It’s the same principle as looking at photographs of kittens, and supports me in reading history as escape/distraction. I would like to urge my favorite sci-fi/fantasy writers to subtitle their works with “A history of . . . .” Would it work just to write in my own sub-titles? “An alternative history of Regency England.” “A History of Riverside.” “A History of the Hidden Land.”

What is poetry good for?

Many things, of course; building vocabulary is one.

When I was in high school, I encountered Lorca’s poetry via two books, two exposures in different classrooms. A translation of one of his poems appeared in my literature anthology for English class, and my Spanish teacher had a volume of Lorca’s collected poems on a shelf from which we got to choose a book, one day when we were allowed some free reading time (looking back, I suspect my teacher hadn’t prepared the day’s lesson, but at the time, I found it a delightful change to the usual routine). I loved his poetry; I bought my own copy of the facing-page collected poems; they led me on to Lorca’s other work, and to other Spanish-language poets, notably Neruda and a few of the members of the Generation of ’98.

And so, many years later, when I listen to call-in shows on Spanish radio, I can follow the ones about relationships without difficulty. I soon lose the thread of the shows about politics, mortgages, and health problems, but it’s remarkable how well poetry prepares a person for conversations about emotion. Corazón, lácrimas, amargura, cariño, amor: these words stuck with me. They stuck because I loved the poetry; even if I had read about mortgages, at that age, I doubt I would have carried the lines and words in my head.

Why am I listening to these shows? Because I like languages; because I want to hang onto the ones I have; because I haven’t given up on learning one or two more before I die. I have no purpose in mind. I just enjoy the process, the feeling of growing mastery over another language. In at least one way, this activity is counter-productive: it distances me ever further from the mass of my students, makes it even harder to understand what it is that they don’t understand. I think I am a better teacher of the things I struggled to learn than I am of the topics that came easily to me. Studying languages could perhaps lead to a second career or interesting volunteer work as a translator, interpreter, or guide. I have no such ambitions. Nonetheless, since the possibility is there, I would say, Poetry does too make things happen.

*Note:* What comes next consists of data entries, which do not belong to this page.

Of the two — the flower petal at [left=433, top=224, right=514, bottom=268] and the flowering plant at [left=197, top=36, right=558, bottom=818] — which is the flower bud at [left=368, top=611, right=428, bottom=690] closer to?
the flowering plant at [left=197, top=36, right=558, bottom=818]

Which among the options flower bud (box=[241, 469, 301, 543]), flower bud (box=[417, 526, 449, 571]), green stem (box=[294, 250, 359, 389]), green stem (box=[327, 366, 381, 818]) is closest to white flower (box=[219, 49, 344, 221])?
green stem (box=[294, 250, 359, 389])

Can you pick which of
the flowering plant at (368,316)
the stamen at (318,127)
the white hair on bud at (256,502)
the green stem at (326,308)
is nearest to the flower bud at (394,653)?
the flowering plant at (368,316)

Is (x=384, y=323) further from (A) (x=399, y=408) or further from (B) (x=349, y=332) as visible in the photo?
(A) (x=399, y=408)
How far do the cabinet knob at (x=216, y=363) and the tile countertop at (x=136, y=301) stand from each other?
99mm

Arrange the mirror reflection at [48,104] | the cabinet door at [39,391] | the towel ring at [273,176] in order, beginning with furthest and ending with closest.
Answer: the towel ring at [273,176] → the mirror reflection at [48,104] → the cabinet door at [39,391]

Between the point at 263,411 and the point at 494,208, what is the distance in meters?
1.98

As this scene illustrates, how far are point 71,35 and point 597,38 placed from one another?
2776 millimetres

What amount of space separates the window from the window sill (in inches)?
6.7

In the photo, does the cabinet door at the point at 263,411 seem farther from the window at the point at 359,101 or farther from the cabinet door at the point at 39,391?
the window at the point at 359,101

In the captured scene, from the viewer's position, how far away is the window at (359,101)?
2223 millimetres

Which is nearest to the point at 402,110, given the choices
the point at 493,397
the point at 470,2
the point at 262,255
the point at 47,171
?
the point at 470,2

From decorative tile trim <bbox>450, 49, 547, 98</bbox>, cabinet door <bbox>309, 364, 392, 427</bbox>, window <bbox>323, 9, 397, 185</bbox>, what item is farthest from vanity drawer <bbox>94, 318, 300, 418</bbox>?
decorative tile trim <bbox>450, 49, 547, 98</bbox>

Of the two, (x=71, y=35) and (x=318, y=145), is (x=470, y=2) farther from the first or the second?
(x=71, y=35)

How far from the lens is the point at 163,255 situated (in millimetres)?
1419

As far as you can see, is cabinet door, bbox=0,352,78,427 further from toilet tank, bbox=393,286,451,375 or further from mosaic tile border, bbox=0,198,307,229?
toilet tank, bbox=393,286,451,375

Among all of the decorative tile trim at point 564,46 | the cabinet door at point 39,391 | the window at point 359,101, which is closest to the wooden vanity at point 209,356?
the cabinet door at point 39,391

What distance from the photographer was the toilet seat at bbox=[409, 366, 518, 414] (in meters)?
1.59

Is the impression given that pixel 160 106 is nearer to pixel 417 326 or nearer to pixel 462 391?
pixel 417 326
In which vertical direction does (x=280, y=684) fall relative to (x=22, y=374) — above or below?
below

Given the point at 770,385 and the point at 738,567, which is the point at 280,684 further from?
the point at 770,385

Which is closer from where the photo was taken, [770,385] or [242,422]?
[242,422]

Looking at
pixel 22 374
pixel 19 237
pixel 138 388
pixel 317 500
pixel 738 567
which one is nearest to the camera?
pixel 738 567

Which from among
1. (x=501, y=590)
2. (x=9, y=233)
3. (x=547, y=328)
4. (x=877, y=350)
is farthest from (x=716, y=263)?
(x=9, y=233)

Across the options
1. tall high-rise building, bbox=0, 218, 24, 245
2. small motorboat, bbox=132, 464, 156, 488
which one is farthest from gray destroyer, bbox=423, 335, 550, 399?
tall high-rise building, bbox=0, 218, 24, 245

Has it ever made something happen for you?


The War of the Emerald Ash Borer

One chilly autumn afternoon, Sir John and I set out to walk in a bit of urban greenbelt which we haven’t visited in some time. The sky was grey, the trees were bare, the path was covered in dull brown leaves. Since this is an urban area, even when we appeared to be deep in the woods, we could still hear the roar of traffic at a distance, and since even the vines had lost their leaves, we could see houses and their back gardens through a fence. It was all very drab, chilly, and ordinary.

We walked about five miles, looping out on a paved path shared with runners and cyclists, and back on a once-gravelled trail used only by walkers and the occasional horse. When we were about half a mile from the parking lot we’d started from, the trail began to slant downhill, toward a branch of the river, and suddenly the undergrowth was bright green again. We saw a deer grazing, her tail a white flag. We walked on toward a gently arched bridge, passing a white deer skull balanced at the edge of the stream. I said, “You know if we cross that bridge, we’ve had enough signs that we shouldn’t be surprised if we find ourselves in the middle of the War for the Oaks or the War of the Emerald Ash Borer or something.”

We crossed. We reached a liminal space, where woods, prairie, and houses came together. We met only a mountain biker in a fluorescent vest, accompanied by two black Labradors each wearing a glowing collar, one green, one blue. And then when we were nearly back to our car, another group approached us: a silver-muzzled blond Lab leashed by a silver-haired man, and by his side a woman with an owl’s head . . . .

Lawrence Durrell, morning writer

Watching The Durrells in Corfu prompted me to return to the novels of Lawrence Durrell, which I enjoyed when I was in my teens (I moved on to them after devouring Gerald’s memoirs, and was surprised to find them so different; but I loved the lyricism). It was very strange to re-read books that I once knew so well, and to have a completely different perspective on them now. When I was young, I was definitely an immasculated reader: able to read in sympathy with a male narrator. Now, not so much. And now I am not only older than most of the characters but also older than the author of the Alexandria Quartet. That also changes my perspective, as does being trained as a literary critic. As a teenager, I was completely uninterested in the political intrigue of the Quartet, which distorted my understanding of the work. Now I see better what Durrell was doing, and while I admire his female characters less, I see why, as a writer, he needed them to behave in certain ways.

I am particularly skeptical about Leila, the older woman whose vanity, after smallpox ravaged her once-beautiful face, kept her veiled on her Egyptian country estates rather than moving from Alexandria to Paris or London. I think she would have said “the hell with what people think,” moved anyway, dressed exquisitely and been accepted as a jolie laide. But then, I am the product of ’70s feminism, and in my London and Paris, there are women who veil. And the novelist needed her on the scene, as both mother and former lover; she wouldn’t have been effective as an emotional force in the novel if she were in Europe living her own life.

I moved on from Durrell’s own work to biographies and to Michael Haag‘s study of literary Alexandria during/between the World Wars, where I found this quotation about the way Larry worked while living on Cyprus in the late ’40s:

“With his teaching day beginning at seven in the morning, Durrell would rise at four-thirty and over a mug of black coffee add a few more lines to his novel, writing in longhand in his ‘Caballi’ notebook so as not to disturb his sleeping household, before driving thirty miles round the shoulder of the coastal range and onto the plain of Nicosia. In those dawns and in the lengthening shadows of his return drive to Bellapaix he was composing his novel in his head; these were the passages he set down by candlelight the following morning in ‘The Caballi’. At weekends he would type out the fifteen hundred words he had written there; it was a slow process of distillation. ‘Never have I worked under such adverse conditions’, Durrell wrote to Miller in October, but also ‘I have never felt in better writing form’.”   Michael Haag, Alexandria: City of Memory, pp. 319-320.